Saturday, May 16, 2009

UN sees not yet time for Somalia blue-helmet force

The U.N. Security Council does not think conditions are yet right to send a peacekeeping force to Somalia but will step up support for African Union (AU) troops there, a senior Western envoy said on Saturday.

The Council, which has long been urged by African states to send blue-helmets to the turbulent Horn of Africa country, promised early this year to decide by June 1 whether to do so.

But after an annual meeting between the Council and the AU's Peace and Security Council, Britain's U.N. Ambassador John Sawers said: "The analysis of most members of the Council is that the conditions for that at present don't exist."

"The consensus within the Council is to continue our support for the African Union peacekeeping mission and to strengthen that support," Sawers told a news conference.

Battles between al Shabaab militants and pro-government fighters have killed at least 139 people and sent some 27,000 fleeing the Somali capital Mogadishu in the past week or so.

Some Western intelligence agencies fear Somalia, with its weak central government struggling against the Islamist insurgents, could become a beach-head in Africa for al Qaeda-style militants.

The U.N. special envoy to Somalia said on Friday up to 300 foreign fighters had joined the insurgents, and the Security Council voiced concern over reports that Eritrea has been arming the militants. Eritrea called this 'totally false'.

'UNDERPINNING' THE AU

Diplomats said several African delegates at Saturday's meeting again raised the issue of turning the AU force into a U.N. one. But U.N. Secretary-General Ban Ki-moon has said such a force could become a target for attacks.

Sawers told reporters a resolution to be considered in New York later this month would extend an existing support package for the AU force, known as AMISOM, for eight months.

"This is an unprecedented arrangement whereby through U.N. assessed contributions, we give the sort of underpinning to the African Union peacekeeping force to ensure its support arrangements are up to U.N. standards," he said.

Assessed contributions from the U.N. are obligatory and not subject to ad hoc fund-raising. One diplomat put a figure of $350 million on the value of the package but others said it was up to the General Assembly budgetary committee and could include goods and services such as transport.

There are currently more than 4,000 Ugandan and Burundian troops in AMISOM, but the force has been growing only slowly towards its planned strength of 8,000.

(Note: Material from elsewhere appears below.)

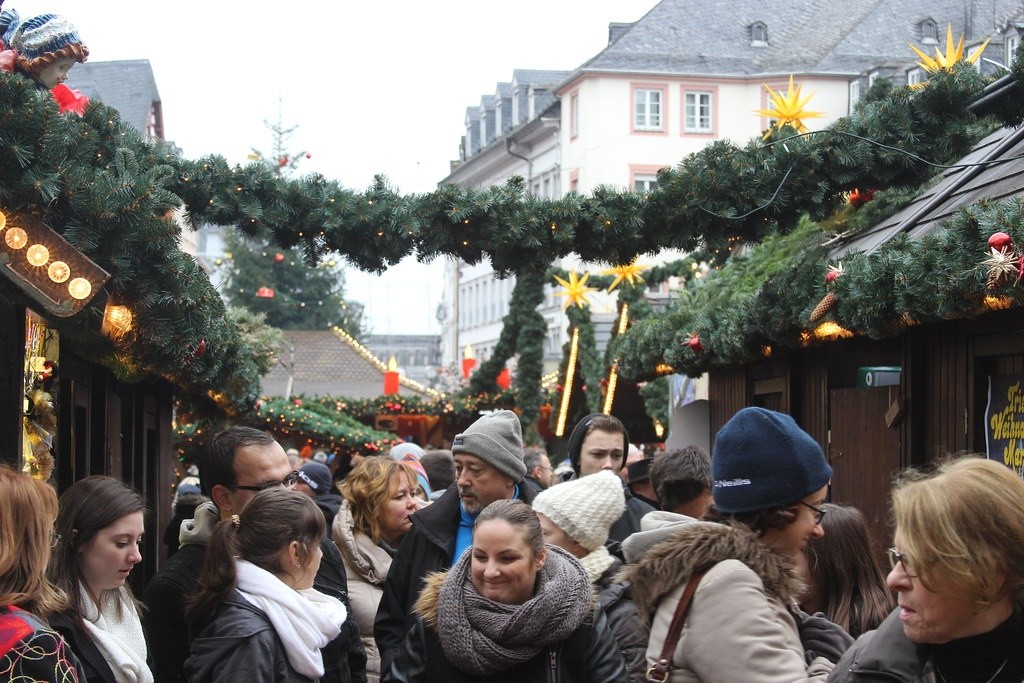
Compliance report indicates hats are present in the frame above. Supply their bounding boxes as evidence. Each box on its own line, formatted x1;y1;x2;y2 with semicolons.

The presence of foreign soldiers backing Somalia's government has been a sticking point for opposition figures since Ethiopian troops intervened in 2006. The Ethiopians left earlier this year.

Hardline opposition leader Sheikh Hassan Dahir Aweys says he will not enter talks with the government until the AU peacekeepers leave. In an interview with Reuters this week he accused U.N. special envoy to Somalia Ahmedou Ould-Abdallah of "destroying" the country by supporting the government.

But diplomats said delegates at Saturday's meeting continued to back the government. "We support the government in Somalia because it has gone through the rigours of consensus building," said Ugandan U.N. Ambassador Ruhakana Rugunda.

The talks in the Ethiopian capital Addis Ababa also focused on Sudan, including the Darfur conflict.

Diplomats said an envoy from Burkina Faso, which is on the Council, told delegates there was no agreement in the body on deferring an International Criminal Court arrest warrant for Sudan's President Omar Hassan al-Bashir for war crimes in Darfur. The AU and Arab League support such a deferment.

The visiting team of ambassadors and top diplomats from the 15-member Council will also visit Rwanda, Congo and Liberia.